L’APS n’est pas la fin de l’histoire. Elle est le temps nécessaire pour muscler le dossier de fond, conformément aux motifs du juge. Travaillez les éléments probants (vie privée et familiale, stabilité professionnelle, insertion, promesses d’embauche, diplômes, preuves d’ancienneté de séjour). Chaque pièce aligne votre situation avec les exigences du réexamen.

Si votre projet professionnel est central, étudiez les voies complémentaires de sécurisation du droit au travail. À titre d’éclairage pratique, voir notre guide sur la régularisation par le statut auto-entrepreneur et notre analyse dédiée à l’obtention d’un Kbis pour un ressortissant algérien. Ces angles ne remplacent pas l’APS, mais contribuent à une stratégie globale, documentée et crédible.

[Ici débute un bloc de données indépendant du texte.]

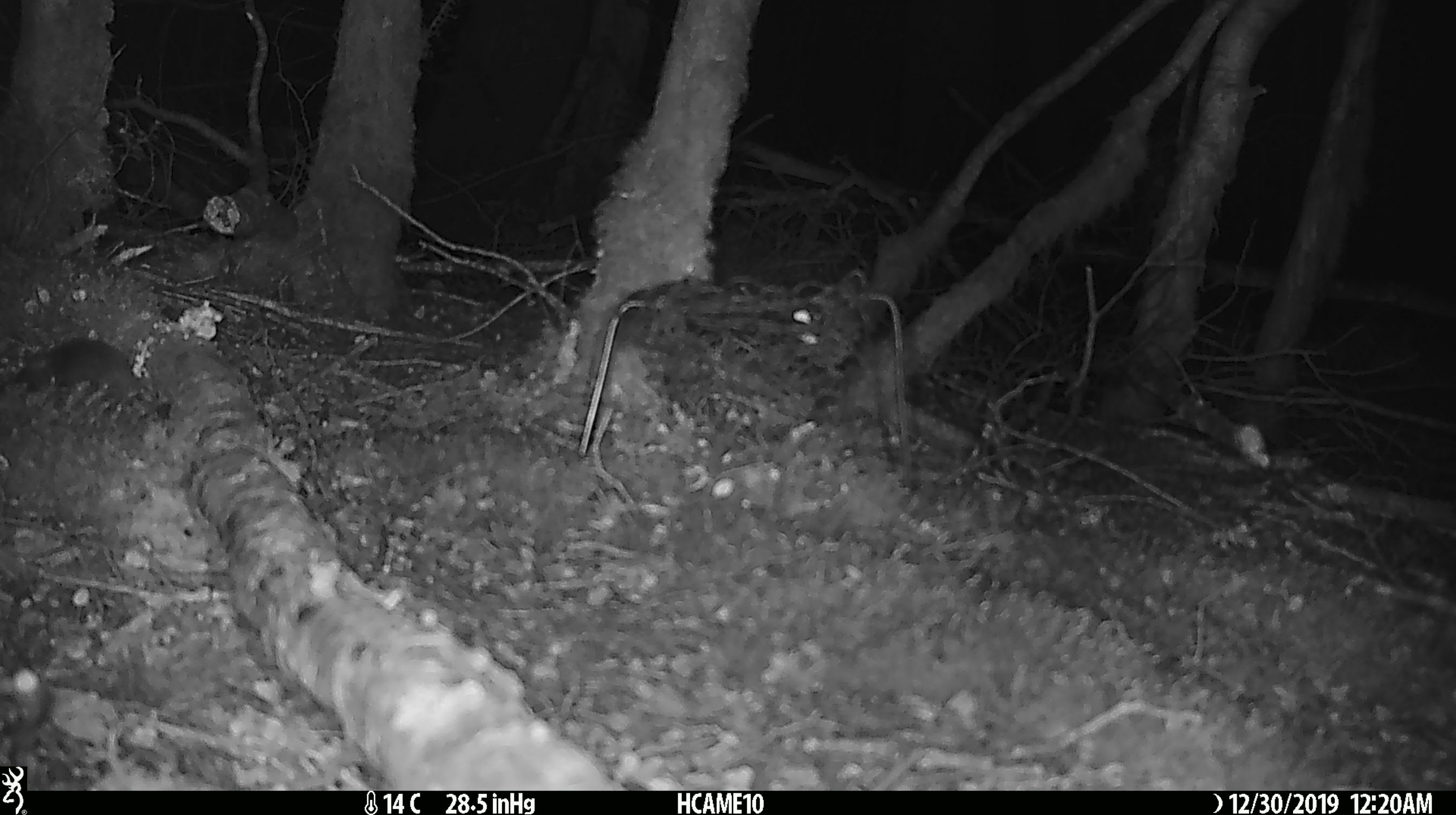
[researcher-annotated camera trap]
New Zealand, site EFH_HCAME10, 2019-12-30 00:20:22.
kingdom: Animalia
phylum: Chordata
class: Mammalia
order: Rodentia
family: Muridae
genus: Mus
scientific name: Mus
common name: mouse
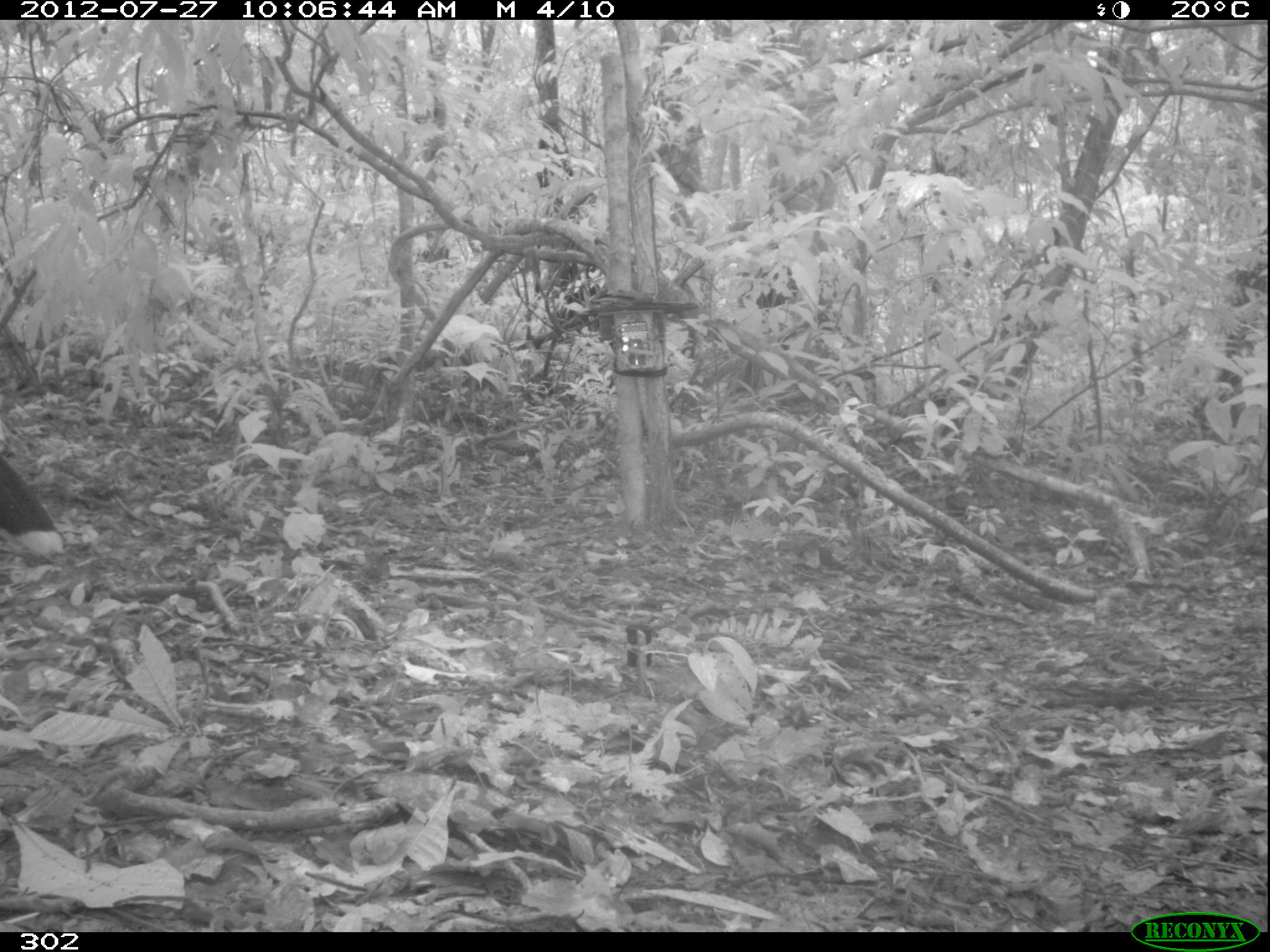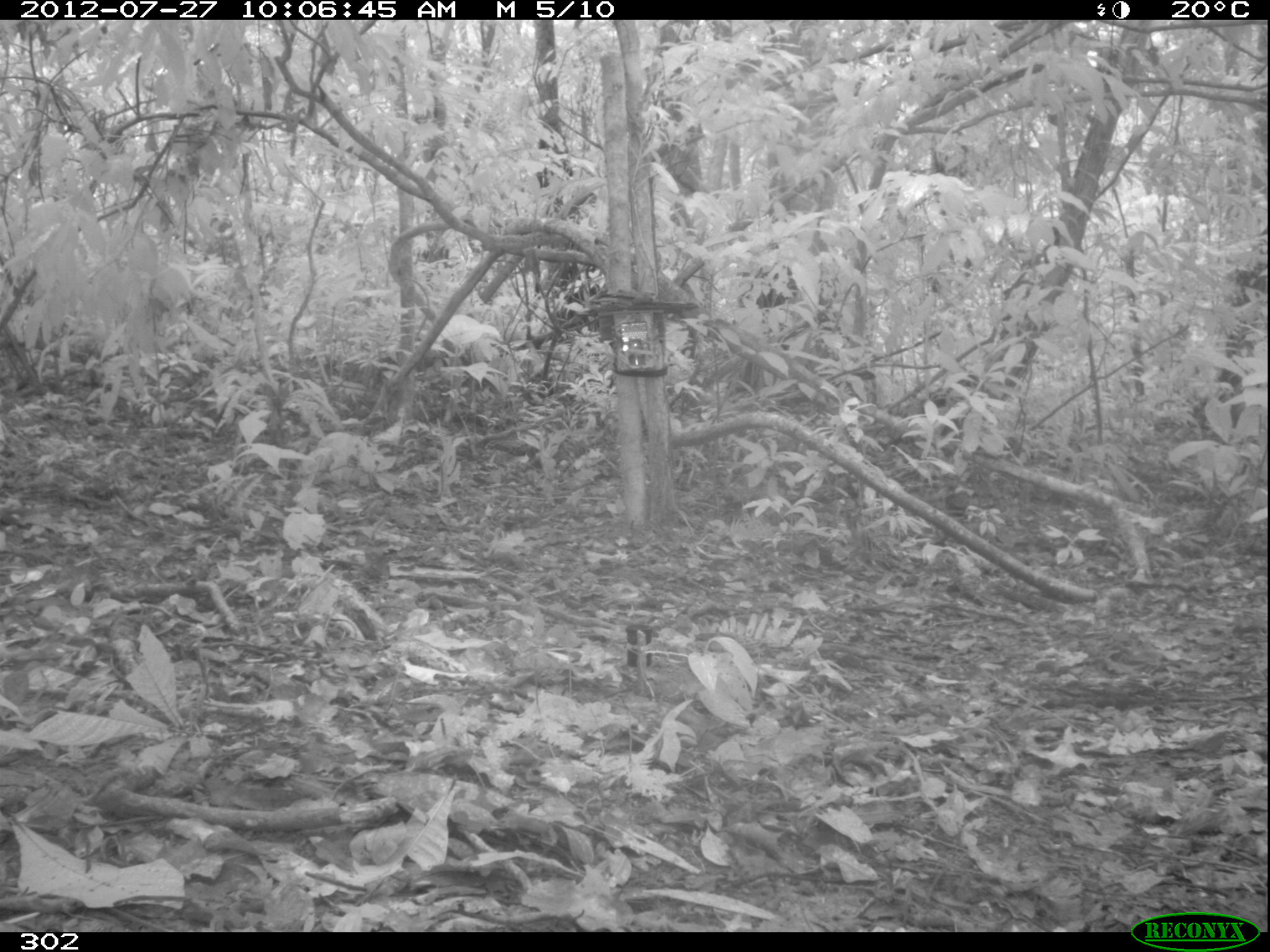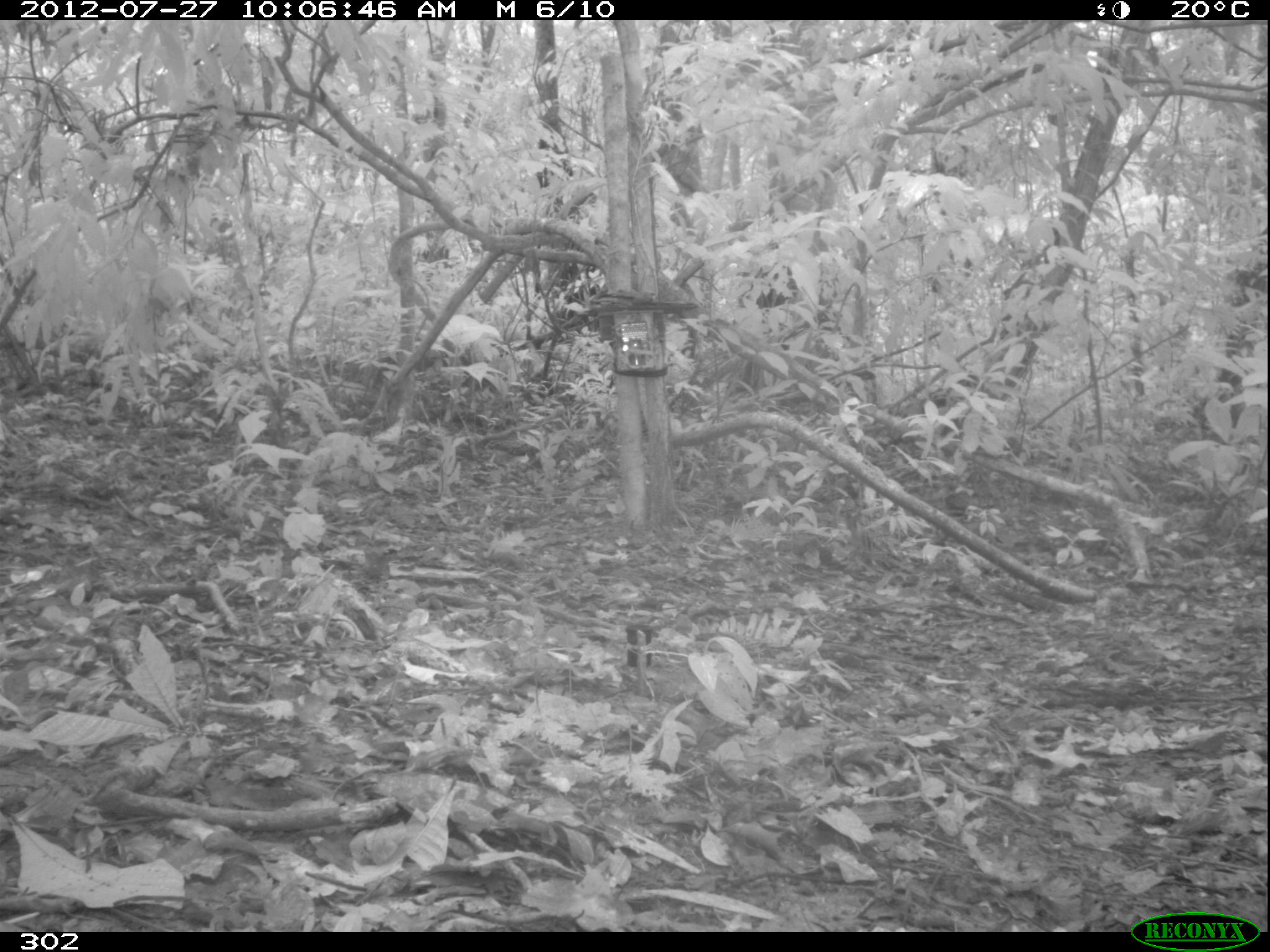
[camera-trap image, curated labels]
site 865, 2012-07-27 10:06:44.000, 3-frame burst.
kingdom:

Passer à l’action : obtenir votre APS sans délai

Agissez dans les 48 heures suivant la notification du jugement : envoyez votre demande d’APS « en exécution du jugement » au service compétent, exigez un rendez-vous daté et préparez un dossier complet. À J+10, relancez. À J+30 sans réponse, enclenchez le référé mesures utiles pour forcer l’exécution. Ce tempo protège votre séjour, votre emploi et votre trésorerie.

Une APS bien rédigée — avec autorisation de travail et, si besoin, mention de droit au retour — est le pont concret entre la victoire judiciaire et la décision de régularisation. Ne laissez pas l’inertie administrative effacer votre succès : formalisez, suivez, escaladez au juge si nécessaire. C’est ainsi que l’on transforme un jugement favorable en sécurité juridique au quotidien.